▶ **LIST OF TASKS**
1/ Name every software project or platform that the thread below mentions.
2/ Write out the text of the thread below from "Re: Iceberg or" up to and including "details with you.".
3/ Rewrite the quoted paragraph in the thread below that begins "It sounds like there is interest" in one shorter sentence, keeping its main facts.

▶ **SELECTED PASSAGE**
= = = =

Re: Iceberg or deltalake table as input for drill queries

2021-07-06 Thread Christian Pfarr
Hi Charles,

i've opened an github issue.

https://github.com/apache/drill/issues/2269 


Hope this helps and would like to discuss the details with you.

Regards,
z0ltrix

‐‐‐ Original Message ‐‐‐

Charles Givre  schrieb am Dienstag, 6. Juli 2021 um 15:25:

> It sounds like there is interest in developing a storage plugin for Drill to 
> query Apache Iceberg. We've actually discussed this internally as well. We 
> could start looking into this.

= = = =

▶ **GIVEN DATA**
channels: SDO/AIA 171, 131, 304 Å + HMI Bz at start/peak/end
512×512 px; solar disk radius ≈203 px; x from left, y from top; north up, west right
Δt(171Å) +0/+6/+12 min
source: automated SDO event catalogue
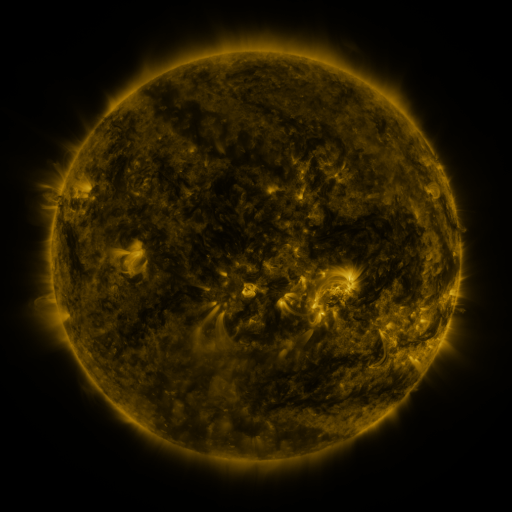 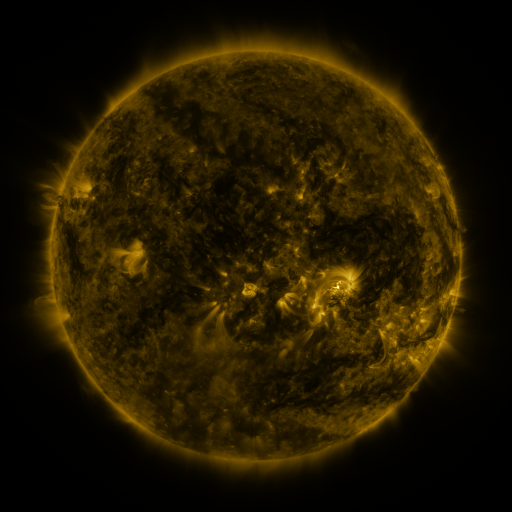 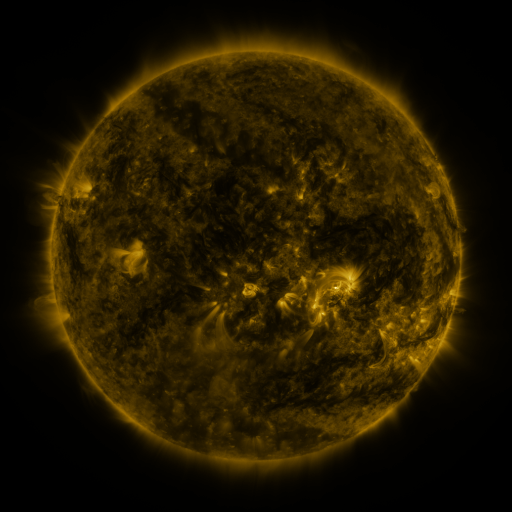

= = = =

▶ **ANSWER SET**
1/ Iceberg (Apache Iceberg), deltalake, Drill, github

2/
Re: Iceberg or deltalake table as input for drill queries

2021-07-06 Thread Christian Pfarr
Hi Charles,

i've opened an github issue.

https://github.com/apache/drill/issues/2269 


Hope this helps and would like to discuss the details with you.

3/ There is interest in a Drill storage plugin for querying Apache Iceberg, an idea already discussed internally that could now start being looked into.